RaBE in Kreuztal - wird RaBauKi ganzjährig?

Das Ziel einer ganzjährigen Einrichtung besteht seit der Vereinsgründung 1995. So war auch immer wieder in Veröffentlichungen des Vereins zu lesen, dass die Einrichtung eines ganzjährigen Bauspielplatzes bzw. einer Jugendfarm oder eines Kinderbauernhofs im Siegerland angestrebt werde.

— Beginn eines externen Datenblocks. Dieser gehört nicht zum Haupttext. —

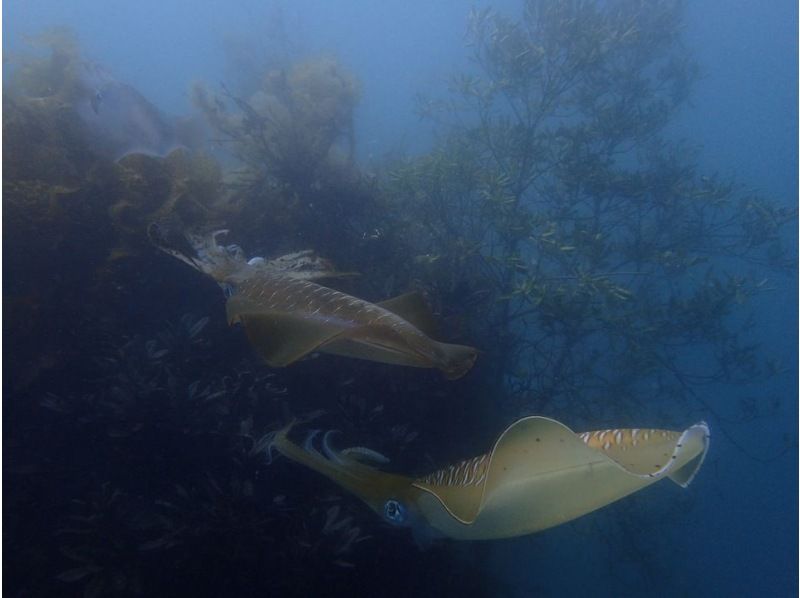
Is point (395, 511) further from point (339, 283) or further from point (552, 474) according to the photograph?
point (339, 283)

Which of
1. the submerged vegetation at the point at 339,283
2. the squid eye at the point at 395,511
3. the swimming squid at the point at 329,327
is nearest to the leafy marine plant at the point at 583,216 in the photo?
the submerged vegetation at the point at 339,283

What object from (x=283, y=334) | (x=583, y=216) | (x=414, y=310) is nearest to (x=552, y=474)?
(x=283, y=334)

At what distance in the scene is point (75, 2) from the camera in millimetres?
41812

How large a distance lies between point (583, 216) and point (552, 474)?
893cm

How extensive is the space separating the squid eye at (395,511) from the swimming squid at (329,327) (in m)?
0.73

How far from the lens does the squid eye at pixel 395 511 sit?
99.9 inches

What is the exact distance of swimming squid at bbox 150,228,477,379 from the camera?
2615 millimetres

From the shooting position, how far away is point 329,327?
2680 mm

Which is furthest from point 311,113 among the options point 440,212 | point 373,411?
point 373,411

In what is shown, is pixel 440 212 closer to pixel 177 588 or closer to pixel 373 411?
pixel 373 411

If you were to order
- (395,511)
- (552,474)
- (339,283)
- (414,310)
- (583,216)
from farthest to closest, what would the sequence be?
(583,216)
(339,283)
(414,310)
(395,511)
(552,474)

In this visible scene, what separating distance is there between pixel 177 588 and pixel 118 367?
204 centimetres

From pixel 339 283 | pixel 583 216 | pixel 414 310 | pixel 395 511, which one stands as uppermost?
pixel 583 216

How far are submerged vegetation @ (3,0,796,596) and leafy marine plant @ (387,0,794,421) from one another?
6 cm
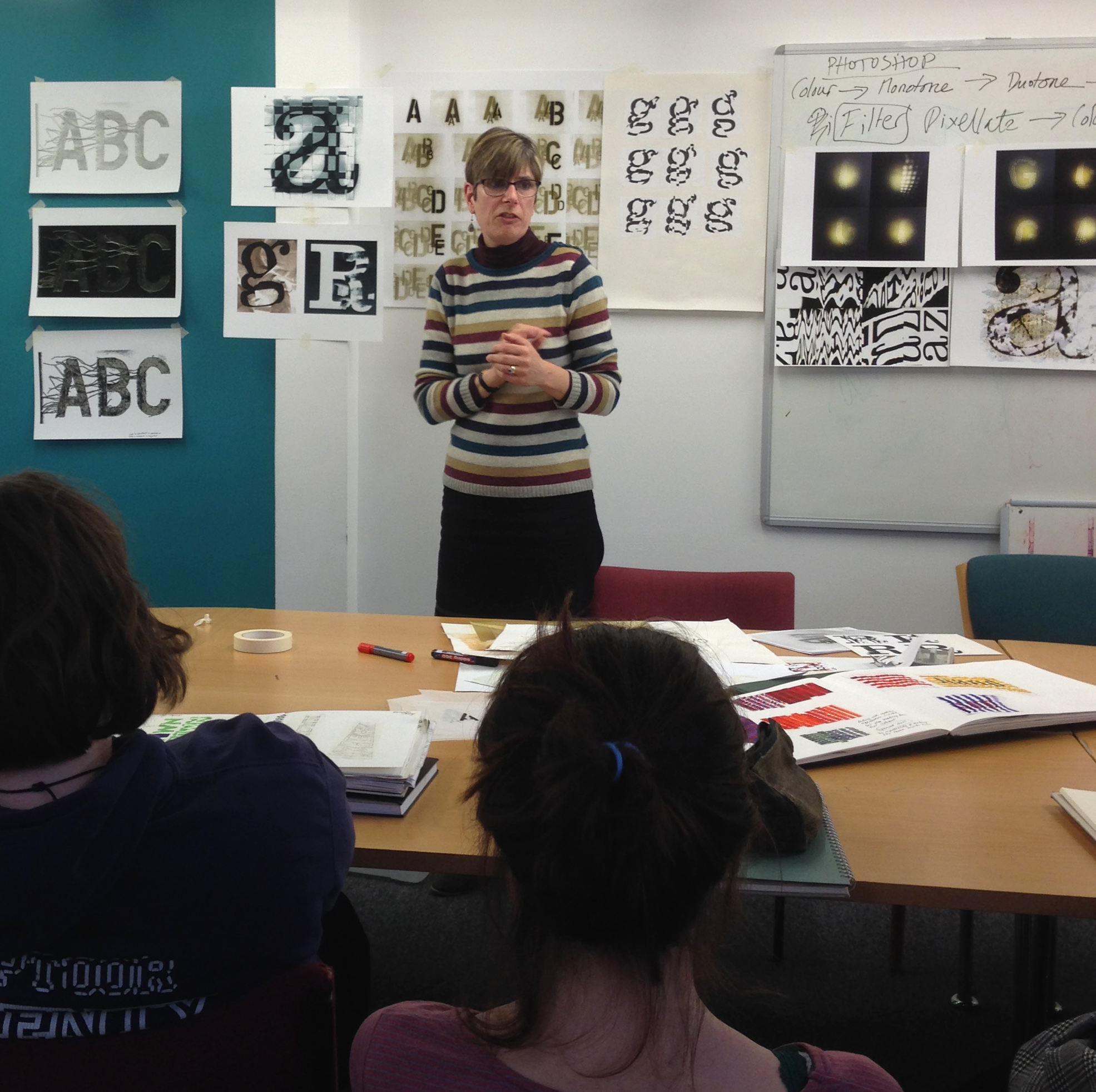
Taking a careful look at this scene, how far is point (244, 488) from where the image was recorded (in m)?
3.44

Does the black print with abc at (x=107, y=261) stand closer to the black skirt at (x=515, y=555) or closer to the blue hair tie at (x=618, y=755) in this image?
the black skirt at (x=515, y=555)

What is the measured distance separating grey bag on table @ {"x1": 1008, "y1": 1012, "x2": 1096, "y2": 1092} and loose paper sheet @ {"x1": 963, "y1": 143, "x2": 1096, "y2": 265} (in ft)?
8.91

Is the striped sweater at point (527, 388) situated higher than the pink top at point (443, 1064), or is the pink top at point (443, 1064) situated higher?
the striped sweater at point (527, 388)

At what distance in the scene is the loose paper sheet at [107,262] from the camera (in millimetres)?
3299

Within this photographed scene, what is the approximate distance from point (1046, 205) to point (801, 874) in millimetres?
2701

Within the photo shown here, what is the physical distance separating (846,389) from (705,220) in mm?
687

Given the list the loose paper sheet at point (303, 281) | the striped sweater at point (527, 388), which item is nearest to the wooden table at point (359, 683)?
the striped sweater at point (527, 388)

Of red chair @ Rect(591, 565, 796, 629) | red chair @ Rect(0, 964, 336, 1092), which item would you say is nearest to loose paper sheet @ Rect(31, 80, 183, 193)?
red chair @ Rect(591, 565, 796, 629)

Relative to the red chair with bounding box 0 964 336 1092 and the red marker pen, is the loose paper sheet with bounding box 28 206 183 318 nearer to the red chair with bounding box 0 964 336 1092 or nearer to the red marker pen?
the red marker pen

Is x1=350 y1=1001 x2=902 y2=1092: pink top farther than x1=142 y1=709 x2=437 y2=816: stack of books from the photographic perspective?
No

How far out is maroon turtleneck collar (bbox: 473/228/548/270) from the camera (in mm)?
2465

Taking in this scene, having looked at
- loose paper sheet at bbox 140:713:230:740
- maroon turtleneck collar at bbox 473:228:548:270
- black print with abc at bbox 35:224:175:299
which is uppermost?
black print with abc at bbox 35:224:175:299

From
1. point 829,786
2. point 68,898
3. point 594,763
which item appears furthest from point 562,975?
point 829,786

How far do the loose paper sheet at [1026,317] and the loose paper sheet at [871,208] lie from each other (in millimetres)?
140
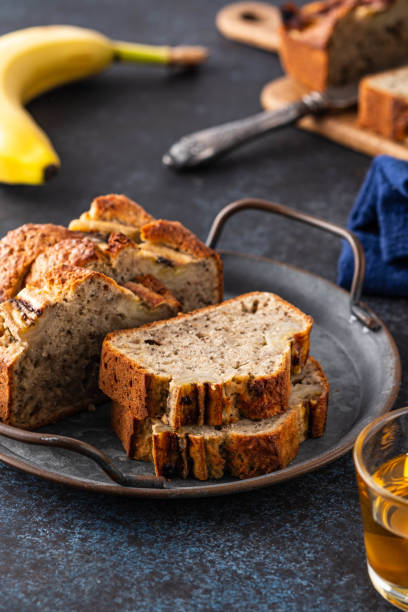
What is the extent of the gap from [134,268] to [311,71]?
8.00 feet

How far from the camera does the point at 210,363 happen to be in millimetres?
2174

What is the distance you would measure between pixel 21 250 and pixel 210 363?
2.34ft

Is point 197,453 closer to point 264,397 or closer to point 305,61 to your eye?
point 264,397

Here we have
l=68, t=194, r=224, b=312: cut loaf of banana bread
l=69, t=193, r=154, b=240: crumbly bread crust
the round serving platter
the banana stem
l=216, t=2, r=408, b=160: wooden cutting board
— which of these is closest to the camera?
the round serving platter

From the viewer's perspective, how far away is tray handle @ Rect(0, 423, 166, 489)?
6.06 ft

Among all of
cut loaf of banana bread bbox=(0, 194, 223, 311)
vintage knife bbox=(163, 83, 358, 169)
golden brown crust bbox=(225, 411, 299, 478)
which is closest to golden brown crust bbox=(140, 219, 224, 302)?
cut loaf of banana bread bbox=(0, 194, 223, 311)

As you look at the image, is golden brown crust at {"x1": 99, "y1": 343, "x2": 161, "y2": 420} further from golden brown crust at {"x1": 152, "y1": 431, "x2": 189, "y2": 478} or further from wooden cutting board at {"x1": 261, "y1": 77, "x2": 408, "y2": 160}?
wooden cutting board at {"x1": 261, "y1": 77, "x2": 408, "y2": 160}

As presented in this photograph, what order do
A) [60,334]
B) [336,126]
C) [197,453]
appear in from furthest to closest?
[336,126], [60,334], [197,453]

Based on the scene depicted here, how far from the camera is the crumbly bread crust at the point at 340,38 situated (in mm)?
4348

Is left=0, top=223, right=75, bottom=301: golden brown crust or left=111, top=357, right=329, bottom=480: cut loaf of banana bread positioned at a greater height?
left=0, top=223, right=75, bottom=301: golden brown crust

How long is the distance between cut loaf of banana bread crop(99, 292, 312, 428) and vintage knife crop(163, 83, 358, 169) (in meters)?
1.68

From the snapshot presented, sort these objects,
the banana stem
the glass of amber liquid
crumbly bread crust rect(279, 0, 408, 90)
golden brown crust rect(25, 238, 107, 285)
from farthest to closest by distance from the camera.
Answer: the banana stem < crumbly bread crust rect(279, 0, 408, 90) < golden brown crust rect(25, 238, 107, 285) < the glass of amber liquid

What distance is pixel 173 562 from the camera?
189 cm

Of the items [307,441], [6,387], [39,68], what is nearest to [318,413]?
[307,441]
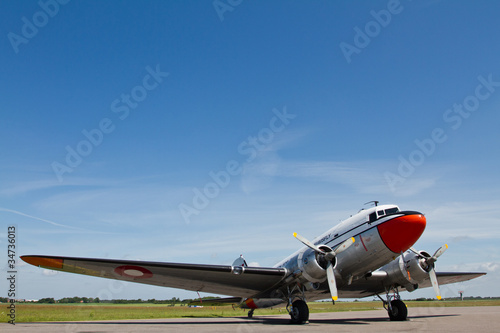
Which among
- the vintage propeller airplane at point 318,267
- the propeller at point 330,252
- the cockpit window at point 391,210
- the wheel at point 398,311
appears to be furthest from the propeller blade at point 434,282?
the propeller at point 330,252

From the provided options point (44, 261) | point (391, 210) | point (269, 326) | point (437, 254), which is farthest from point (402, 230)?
point (44, 261)

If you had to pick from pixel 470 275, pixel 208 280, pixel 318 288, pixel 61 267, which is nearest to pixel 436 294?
pixel 318 288

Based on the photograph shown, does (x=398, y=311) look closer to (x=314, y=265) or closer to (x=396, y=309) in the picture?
(x=396, y=309)

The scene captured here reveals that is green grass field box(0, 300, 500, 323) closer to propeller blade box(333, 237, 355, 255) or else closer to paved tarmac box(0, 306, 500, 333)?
paved tarmac box(0, 306, 500, 333)

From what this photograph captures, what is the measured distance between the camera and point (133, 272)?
57.6 ft

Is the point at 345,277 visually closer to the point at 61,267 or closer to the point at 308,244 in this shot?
the point at 308,244

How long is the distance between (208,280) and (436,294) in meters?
11.9

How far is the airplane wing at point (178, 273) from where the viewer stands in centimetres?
1591

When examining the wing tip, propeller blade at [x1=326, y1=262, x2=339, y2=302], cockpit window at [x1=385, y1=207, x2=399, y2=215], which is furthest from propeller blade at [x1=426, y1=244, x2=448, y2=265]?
the wing tip

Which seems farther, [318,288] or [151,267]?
[318,288]

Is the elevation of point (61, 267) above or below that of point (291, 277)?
above

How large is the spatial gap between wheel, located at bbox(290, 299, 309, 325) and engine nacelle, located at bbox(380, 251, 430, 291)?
22.9 feet

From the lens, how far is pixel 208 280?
19188 millimetres

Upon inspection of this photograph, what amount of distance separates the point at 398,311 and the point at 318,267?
7.26m
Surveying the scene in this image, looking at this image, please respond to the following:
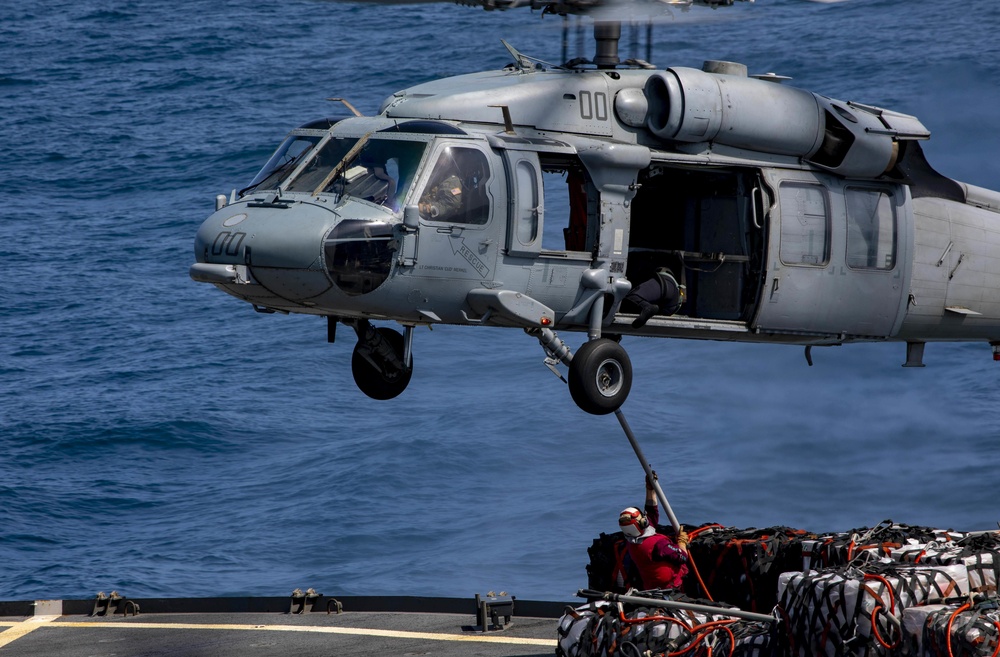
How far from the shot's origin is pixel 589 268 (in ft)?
42.8

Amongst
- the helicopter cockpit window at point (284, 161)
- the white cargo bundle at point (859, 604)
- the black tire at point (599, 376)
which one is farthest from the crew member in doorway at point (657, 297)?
the helicopter cockpit window at point (284, 161)

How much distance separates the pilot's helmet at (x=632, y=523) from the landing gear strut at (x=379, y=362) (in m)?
2.78

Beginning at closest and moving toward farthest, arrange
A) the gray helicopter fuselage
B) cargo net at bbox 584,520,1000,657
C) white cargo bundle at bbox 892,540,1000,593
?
1. cargo net at bbox 584,520,1000,657
2. white cargo bundle at bbox 892,540,1000,593
3. the gray helicopter fuselage

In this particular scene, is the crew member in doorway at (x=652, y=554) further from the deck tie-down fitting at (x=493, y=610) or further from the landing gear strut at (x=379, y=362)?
the deck tie-down fitting at (x=493, y=610)

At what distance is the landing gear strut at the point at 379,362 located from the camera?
14.2 metres

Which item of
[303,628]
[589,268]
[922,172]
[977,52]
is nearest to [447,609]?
[303,628]

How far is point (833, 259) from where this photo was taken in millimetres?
14203

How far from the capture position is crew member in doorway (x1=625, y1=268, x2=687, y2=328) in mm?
13398

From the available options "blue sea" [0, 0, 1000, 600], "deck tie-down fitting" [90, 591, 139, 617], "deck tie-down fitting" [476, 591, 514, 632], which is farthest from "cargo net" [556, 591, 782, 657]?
"blue sea" [0, 0, 1000, 600]

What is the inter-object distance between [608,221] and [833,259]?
2762 mm

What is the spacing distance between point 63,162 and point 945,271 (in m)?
57.0

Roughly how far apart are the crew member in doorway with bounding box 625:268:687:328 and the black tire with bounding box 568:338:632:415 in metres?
0.62

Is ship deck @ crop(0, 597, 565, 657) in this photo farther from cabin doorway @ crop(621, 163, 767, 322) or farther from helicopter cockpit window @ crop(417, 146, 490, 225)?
helicopter cockpit window @ crop(417, 146, 490, 225)

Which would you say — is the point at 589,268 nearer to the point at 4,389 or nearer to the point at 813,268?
the point at 813,268
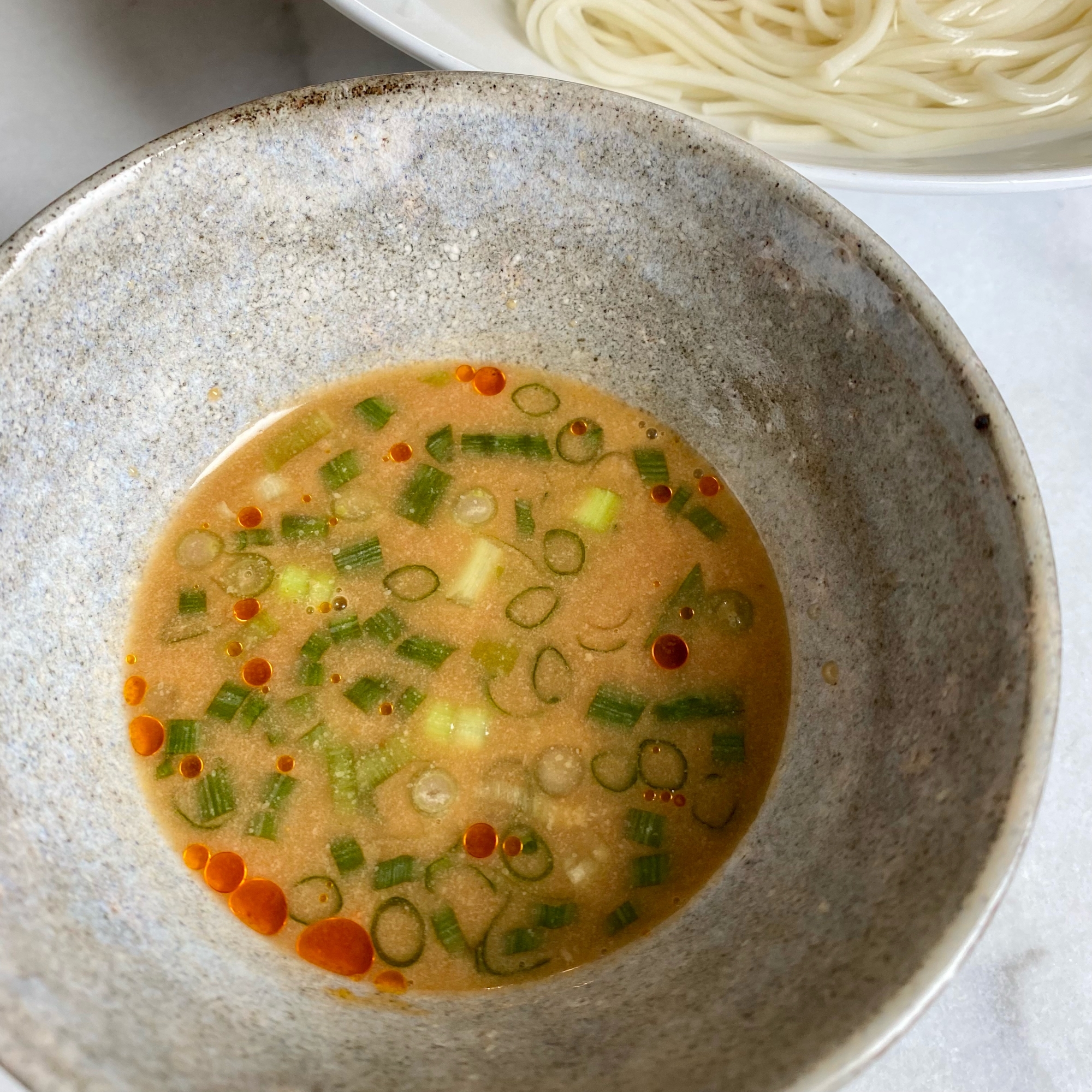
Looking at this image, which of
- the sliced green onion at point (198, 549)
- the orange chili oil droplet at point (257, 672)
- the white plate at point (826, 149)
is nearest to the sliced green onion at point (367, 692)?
the orange chili oil droplet at point (257, 672)

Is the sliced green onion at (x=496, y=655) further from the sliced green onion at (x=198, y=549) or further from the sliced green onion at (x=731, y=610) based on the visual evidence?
the sliced green onion at (x=198, y=549)

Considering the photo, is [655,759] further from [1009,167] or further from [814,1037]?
[1009,167]

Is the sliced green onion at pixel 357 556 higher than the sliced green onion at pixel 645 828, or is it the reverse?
the sliced green onion at pixel 357 556

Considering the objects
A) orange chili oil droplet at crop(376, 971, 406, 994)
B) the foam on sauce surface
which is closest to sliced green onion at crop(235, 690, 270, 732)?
the foam on sauce surface

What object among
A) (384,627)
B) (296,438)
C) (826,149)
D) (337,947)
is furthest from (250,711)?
(826,149)

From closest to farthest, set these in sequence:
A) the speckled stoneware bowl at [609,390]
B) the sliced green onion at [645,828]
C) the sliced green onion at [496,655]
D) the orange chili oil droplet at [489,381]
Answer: the speckled stoneware bowl at [609,390] < the sliced green onion at [645,828] < the sliced green onion at [496,655] < the orange chili oil droplet at [489,381]

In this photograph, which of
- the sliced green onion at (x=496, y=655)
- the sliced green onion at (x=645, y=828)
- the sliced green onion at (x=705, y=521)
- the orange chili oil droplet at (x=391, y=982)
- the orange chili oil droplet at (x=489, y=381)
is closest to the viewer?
the orange chili oil droplet at (x=391, y=982)
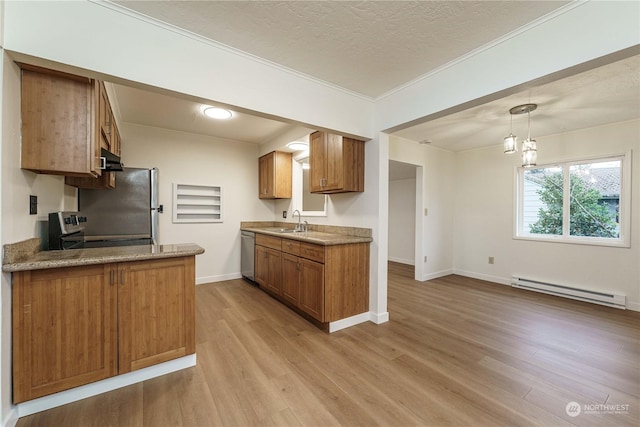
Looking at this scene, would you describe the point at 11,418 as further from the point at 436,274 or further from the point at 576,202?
the point at 576,202

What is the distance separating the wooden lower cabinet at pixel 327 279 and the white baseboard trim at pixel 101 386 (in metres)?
1.24

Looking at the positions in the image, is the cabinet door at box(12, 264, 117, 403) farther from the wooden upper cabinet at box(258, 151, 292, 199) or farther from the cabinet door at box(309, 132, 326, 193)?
the wooden upper cabinet at box(258, 151, 292, 199)

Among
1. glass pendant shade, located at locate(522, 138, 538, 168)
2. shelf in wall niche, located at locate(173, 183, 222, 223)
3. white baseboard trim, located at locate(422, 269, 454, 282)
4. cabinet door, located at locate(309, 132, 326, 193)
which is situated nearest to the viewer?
glass pendant shade, located at locate(522, 138, 538, 168)

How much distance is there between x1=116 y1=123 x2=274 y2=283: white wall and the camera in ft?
13.2

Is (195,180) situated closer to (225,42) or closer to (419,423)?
(225,42)

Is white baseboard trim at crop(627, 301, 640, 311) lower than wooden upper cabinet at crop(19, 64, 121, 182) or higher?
lower

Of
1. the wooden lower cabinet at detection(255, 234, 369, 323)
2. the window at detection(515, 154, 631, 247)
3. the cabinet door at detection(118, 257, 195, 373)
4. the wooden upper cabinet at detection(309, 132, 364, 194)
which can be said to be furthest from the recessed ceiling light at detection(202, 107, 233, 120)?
the window at detection(515, 154, 631, 247)

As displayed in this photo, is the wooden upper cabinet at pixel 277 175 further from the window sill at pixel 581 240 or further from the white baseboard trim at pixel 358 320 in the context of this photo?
the window sill at pixel 581 240

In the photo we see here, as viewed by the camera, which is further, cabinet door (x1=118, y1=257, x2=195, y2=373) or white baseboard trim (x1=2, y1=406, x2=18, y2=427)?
cabinet door (x1=118, y1=257, x2=195, y2=373)

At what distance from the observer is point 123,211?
3119mm

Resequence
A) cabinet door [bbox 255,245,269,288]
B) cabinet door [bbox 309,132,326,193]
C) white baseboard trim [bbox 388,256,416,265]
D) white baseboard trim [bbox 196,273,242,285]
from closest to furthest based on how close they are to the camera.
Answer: cabinet door [bbox 309,132,326,193] → cabinet door [bbox 255,245,269,288] → white baseboard trim [bbox 196,273,242,285] → white baseboard trim [bbox 388,256,416,265]

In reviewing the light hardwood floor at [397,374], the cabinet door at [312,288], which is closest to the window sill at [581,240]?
the light hardwood floor at [397,374]

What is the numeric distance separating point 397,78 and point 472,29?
2.49ft

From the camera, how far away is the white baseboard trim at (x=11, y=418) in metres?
1.43
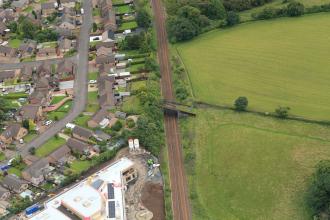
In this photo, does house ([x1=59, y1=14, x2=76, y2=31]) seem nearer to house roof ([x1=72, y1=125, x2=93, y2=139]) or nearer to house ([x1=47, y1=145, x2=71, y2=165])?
house roof ([x1=72, y1=125, x2=93, y2=139])

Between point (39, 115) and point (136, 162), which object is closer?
point (136, 162)

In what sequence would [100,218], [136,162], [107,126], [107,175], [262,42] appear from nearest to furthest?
[100,218], [107,175], [136,162], [107,126], [262,42]

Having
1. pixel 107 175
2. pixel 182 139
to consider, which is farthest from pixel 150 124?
pixel 107 175

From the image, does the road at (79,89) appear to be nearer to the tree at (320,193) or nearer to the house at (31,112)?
the house at (31,112)

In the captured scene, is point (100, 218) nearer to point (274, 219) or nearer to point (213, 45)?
point (274, 219)

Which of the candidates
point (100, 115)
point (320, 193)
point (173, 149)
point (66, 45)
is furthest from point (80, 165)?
point (66, 45)

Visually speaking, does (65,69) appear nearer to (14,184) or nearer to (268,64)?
(14,184)

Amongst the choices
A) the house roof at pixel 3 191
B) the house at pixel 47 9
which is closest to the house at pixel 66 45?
the house at pixel 47 9

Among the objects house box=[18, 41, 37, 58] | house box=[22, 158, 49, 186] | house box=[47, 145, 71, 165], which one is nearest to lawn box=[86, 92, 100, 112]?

Natürlich war der erste Ort, der dabei geprüft wurde, wegen seiner Größe, seiner Bedarfe und wegen der Herkunft des Vereins die Stadt Siegen. Dort gab es aber bislang weder ein geeignetes Gelände noch den politischen Willen. Zuletzt 2005 bekräftigte die CDU, als derzeit stärkste Fraktion, dass sie sich mehr als das Sommerferienbauspielplatzprojekt nicht vorstellen könnte.

Unter dem Namen RaBE – „RaBauKi Bildungs- und Erfahrungsraum“ wird derzeit eine Einrichtung in Siegens Nachbarstadt Kreuztal geplant. Eingebettet zwischen der Fritz-Erler-Siedlung (Programm Stadtumbau West) und dem Stadtteil Eichen liegt am Rande dieses Stadterneuerungsgebiets der Robinsonspielplatz. Hier ist die Einrichtung eines ganzjährig geöffneten, pädagogisch betreuten Spiel- und Erfahrungsraums denkbar.

Die politische Situation in Kreuztal ist sehr freundlich. Die Jugendförderung als der Hautpansprechpartner sowie die bisherig beteiligten Gremien und Personen aus Politik und Verwaltung stehen dem Unternehmen RaBE sehr positiv gegenüber. Ein Selbstläufer ist die Einrichtung dennoch nicht.

Ob das Gelände überhaupt für eine solche Einrichtung geeignet ist, wird derzeit genauso geprüft, wie die Klärung der Finanzierungsfrage. Für die ersten Jahre bereitet der Verein RaBauKi einen Antrag auf Anschubfinanzierung bei einer Stiftung vor. Darüber hinaus müssen kommunale bzw. regionale öffentliche Gelder für die Finanzierung sorgen.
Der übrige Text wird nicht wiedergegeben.